The rehabilitation therapists at Cancer Treatment Centers of America® (CTCA) help you build strength and endurance, regain independence, reduce stress and maintain the energy you need to participate in activities that are important to you.
Our oncology rehabilitation team includes licensed physical therapists, occupational therapists, and speech and language pathologists.
Throughout your cancer treatment, rehabilitation therapies can help you maintain your quality of life in several ways:
As part of your cancer treatment, our physical therapists can help you design an individualized exercise program that combines range-of-motion training with light resistance exercises. These therapeutic exercises aim to minimize your fatigue and optimize your physical function, safety and well-being. For patients who experience challenges with swallowing following radiation treatment, our physical therapists and speech pathologists work together, striving to improve quality of life, including offering therapy to support hydration and nutrition.
Our occupational therapists can help you with daily living activities that are important to your routine and quality of life, such as dressing, showering and eating. Some patients experience issues with thinking and memory during treatment for cancer. Our cognitive training program combines occupational therapy and speech therapy to help patients improve attention, focus, memory, problem-solving skills and ability to complete daily tasks.
Speech and language pathology
Many cancer patients benefit from speech and language pathology. Therapists address problems such as dry mouth, difficulty swallowing (dysphagia), loss of voice and cognitive changes that can result from cancer treatment. For patients preparing for surgery in the head and neck region, our speech pathologists will partner with you and your surgeon before and after the surgery in order to optimize treatment results. Because each patient is unique, our speech pathology team will develop an individualized plan to meet your specific needs.
Our massage therapists can help reduce your cancer-related pain and improve your quality of life during your treatment.
This painless, non-invasive form of oncology rehabilitation, which involves stimulation of the auricle of the external ear, can help alleviate some of the side effects of cancer treatments, such as pain, nausea, fatigue, shortness of breath, and balance and coordination problems.
This method aims to improve peripheral neuropathy, a condition that causes pain, numbness, tingling, or loss of reflexes in different parts of the body.
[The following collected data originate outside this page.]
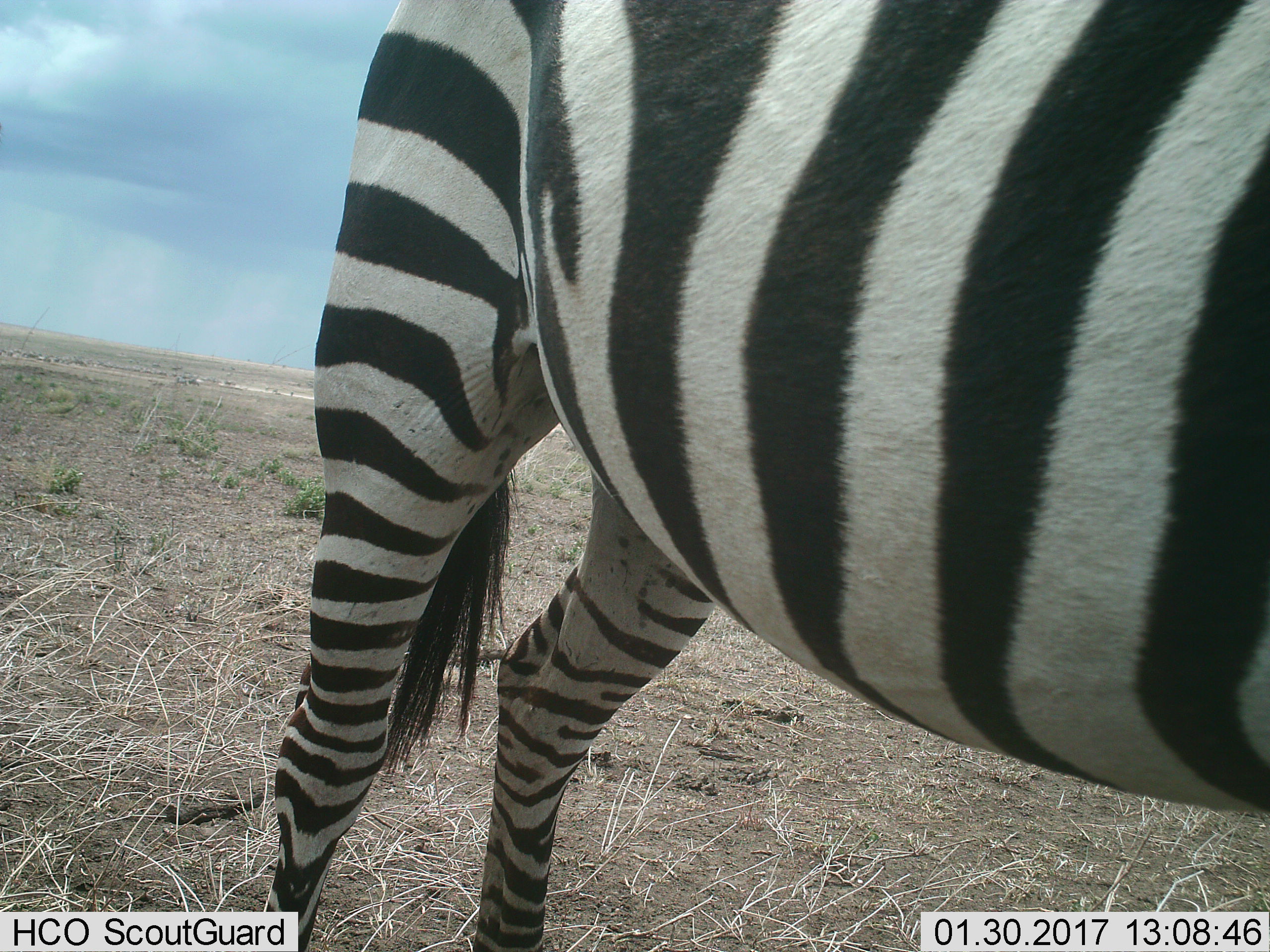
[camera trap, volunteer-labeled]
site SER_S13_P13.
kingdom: Animalia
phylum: Chordata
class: Mammalia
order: Perissodactyla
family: Equidae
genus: Equus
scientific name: Equus quagga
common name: plains zebra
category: zebraplains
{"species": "zebraplains (plains zebra) (Equus quagga)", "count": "1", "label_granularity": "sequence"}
The technique involves an electronic stimulation to the area of peripheral neuropathy, such as the hands or feet, to increase tactile sensory and awareness.
Lymphedema prevention and treatment
Lymphedema is a condition in which excess fluid collects in tissue and causes swelling. Our oncology rehabilitation team combines gentle range-of-motion exercises and massage to either prevent lymphedema, or reduce the swelling associated with this condition. For some patients, we may also recommend surgical options for the treatment of lymphedema after non-surgical therapeutic approaches have been exhausted.
CTCA® offers a wide range of additional services/programs to promote a faster and more complete recovery for cancer patients receiving radiation therapy, surgery or drug-based treatments, including:
- Programs to address incontinence
- Weight management/movement program
- Support for fatigue and sleep disturbances
- Prehabilitation to prepare your body for cancer before treatment
The rehabilitation team at Southeastern
Led by Director of Oncology Rehabilitation Karen Barber, the oncology rehabilitation team at CTCA at Southeastern Regional Medical Center (Southeastern) consists of caring and experienced physical therapists, occupational therapists and speech and language pathologists.
Upon your arrival at Southeastern, you will meet with a rehabilitation therapist who will create your physical Wellness Story. This is a screening tool that involves an evaluation of your current functional status as well as your ability to perform activities of daily living (ADLs).
If oncology rehabilitation becomes part of your treatment plan, your therapist will use this Wellness Story, as well as recommendations from your care team clinicians, to develop a rehabilitation plan tailored to your specific needs.
“We believe in addressing any physical concerns before they occur,” says Barber. “That is why we create your Wellness Story from the beginning.”